As Tahli approached, she noticed Erica had her cell phone wedged between her shoulder and ear. Erica yanked on the sprinkler, her back still to Tahli and unaware of Tahli’s presence.

“Keisha, girl, you just gotta get back from Sam’s Club right now.

I just set up my lawn chair and put on my tiniest shit because baby, he is out here with one of them undershirt tank tops.

.. Muscles dripping sweat, just digging in them gutters.

And I need him to come dig in my gutters, if you know, you know,” Erica cackled.

Crossing her arms, Tahli eavesdropped and waited with Erica’s mail in hand. And stewed. Tahli stewed a little because, bitch…I always knew you wanted my husband back when he was my husband.

“I done called out ‘ Hey Mr. Hayes!’ too many times, and you know he’s gonna shed that shirt soon,” Erica rolled in laughter, inauthentic country accent in tow. “Girl, let me casually turn and see if he’s back on that ladder so I can ask him to come look at these sprinklers.”

Erica was still giggling in her pageant pivot when her laughter transformed into a choking cough, discovering Tahli instead.

“Um…Keisha…gotta…gotta go. Buh bye.” Phony smile ensued. “Tahli! What a surprise. My goodness... Little Milo told Jaden about the car accident. How are you? You know you’ve been in my prayers.”

“I’m here,” was Tahli’s simple, seething response. “And here’s your mail. In the wrong box. Again.”

They held eye contact, and Tahli could tell Erica was sizing up how much she had overheard.

“I sure do miss seeing your face around here,” Erica lied.

“Do you? ‘Cause it seems like you’re okay as long as you’re seeing my ex-husband’s. I think his face is the only one you’ve been concerned with,” Tahli called her out.

“Well, now,” Erica clicked her tongue, smoothing spandex shorts even smaller than her sports’ bra. “You know Mr. Hayes is a sight for sore eyes, but I mean no harm. One woman’s trash is another’s eye candy, or whatever they say,” she tried to jest, while Tahli’s heart rate went wacky.

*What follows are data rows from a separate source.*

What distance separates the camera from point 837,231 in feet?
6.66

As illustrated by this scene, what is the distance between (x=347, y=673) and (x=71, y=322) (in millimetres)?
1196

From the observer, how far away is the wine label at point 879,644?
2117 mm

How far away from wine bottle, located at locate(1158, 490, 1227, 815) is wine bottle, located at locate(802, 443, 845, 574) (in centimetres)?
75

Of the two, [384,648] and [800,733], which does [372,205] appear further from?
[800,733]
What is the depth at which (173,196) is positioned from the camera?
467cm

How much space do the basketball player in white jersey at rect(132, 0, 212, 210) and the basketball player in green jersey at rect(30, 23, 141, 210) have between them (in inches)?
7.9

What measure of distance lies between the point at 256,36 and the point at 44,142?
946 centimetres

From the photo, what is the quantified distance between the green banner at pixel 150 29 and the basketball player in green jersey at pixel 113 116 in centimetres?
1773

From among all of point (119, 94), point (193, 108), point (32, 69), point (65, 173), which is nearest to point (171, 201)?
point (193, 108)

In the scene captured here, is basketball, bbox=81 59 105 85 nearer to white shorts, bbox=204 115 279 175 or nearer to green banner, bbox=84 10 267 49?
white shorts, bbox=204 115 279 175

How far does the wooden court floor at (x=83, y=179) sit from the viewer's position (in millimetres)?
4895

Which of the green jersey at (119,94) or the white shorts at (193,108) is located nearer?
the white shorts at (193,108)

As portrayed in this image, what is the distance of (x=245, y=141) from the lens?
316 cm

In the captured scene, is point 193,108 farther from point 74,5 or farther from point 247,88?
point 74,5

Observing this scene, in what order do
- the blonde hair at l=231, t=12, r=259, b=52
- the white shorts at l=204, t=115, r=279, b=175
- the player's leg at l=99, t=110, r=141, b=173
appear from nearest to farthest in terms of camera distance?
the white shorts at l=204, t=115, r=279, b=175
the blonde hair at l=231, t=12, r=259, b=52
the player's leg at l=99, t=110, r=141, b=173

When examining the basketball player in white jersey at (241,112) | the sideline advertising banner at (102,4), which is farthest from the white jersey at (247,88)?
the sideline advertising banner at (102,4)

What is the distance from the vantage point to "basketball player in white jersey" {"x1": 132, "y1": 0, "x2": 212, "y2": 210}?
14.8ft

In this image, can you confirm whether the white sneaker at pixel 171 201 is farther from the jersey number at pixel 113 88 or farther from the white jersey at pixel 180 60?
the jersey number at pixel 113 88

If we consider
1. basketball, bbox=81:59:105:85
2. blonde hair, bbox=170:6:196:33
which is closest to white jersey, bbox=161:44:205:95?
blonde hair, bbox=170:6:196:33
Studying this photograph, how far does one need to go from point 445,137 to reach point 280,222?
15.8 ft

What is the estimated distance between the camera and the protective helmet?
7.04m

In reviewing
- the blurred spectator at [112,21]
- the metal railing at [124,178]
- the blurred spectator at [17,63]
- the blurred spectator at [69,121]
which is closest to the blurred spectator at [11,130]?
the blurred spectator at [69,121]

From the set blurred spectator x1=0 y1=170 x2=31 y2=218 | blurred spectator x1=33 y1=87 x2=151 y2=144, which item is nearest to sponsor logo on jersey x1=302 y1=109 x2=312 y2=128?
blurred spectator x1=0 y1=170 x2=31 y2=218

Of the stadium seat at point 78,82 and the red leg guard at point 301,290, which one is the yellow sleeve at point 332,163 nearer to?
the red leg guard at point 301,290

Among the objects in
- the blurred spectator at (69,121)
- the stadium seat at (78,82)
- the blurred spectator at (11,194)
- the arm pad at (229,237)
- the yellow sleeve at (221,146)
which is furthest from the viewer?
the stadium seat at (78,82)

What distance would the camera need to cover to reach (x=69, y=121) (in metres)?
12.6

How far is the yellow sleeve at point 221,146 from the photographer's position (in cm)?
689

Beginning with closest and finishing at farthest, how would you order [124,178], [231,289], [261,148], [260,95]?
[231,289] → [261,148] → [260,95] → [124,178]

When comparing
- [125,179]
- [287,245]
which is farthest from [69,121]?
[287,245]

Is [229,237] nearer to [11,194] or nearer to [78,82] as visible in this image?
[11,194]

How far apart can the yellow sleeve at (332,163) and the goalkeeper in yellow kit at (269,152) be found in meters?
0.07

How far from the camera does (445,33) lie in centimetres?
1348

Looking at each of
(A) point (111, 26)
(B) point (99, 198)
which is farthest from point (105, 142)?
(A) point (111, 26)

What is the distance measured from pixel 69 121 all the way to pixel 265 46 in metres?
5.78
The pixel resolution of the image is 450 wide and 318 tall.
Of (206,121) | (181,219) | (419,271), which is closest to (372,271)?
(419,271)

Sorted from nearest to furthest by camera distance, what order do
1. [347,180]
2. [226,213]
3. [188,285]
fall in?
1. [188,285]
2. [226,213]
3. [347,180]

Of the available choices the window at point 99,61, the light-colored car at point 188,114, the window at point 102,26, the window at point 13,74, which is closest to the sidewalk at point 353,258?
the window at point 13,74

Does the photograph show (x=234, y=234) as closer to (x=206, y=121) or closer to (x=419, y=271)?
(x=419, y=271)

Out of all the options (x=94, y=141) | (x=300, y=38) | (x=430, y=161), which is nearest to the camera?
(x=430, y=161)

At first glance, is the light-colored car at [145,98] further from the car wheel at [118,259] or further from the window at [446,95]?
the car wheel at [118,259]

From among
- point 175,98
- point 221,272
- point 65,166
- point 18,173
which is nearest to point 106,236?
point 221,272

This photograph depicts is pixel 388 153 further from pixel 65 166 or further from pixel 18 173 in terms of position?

“Erica, I know our kids trick-or-treat together. I know we’ve had block parties and bake sales and all of that cute shit. But make no mistake. You and I are very different women. You don’t want to see how different.”

“Now riddle me wrong, Ms. Tahli, but the grapevine juice is spilling and what trickled down into my cup was that you asked for the divorce.” Erica’s butterscotch forehead lined.

“So why all the uproar? Hi, Mr. Hayes!” Erica went all bubbly, waving her flabby arm, and Tahli tossed her mail in the grass.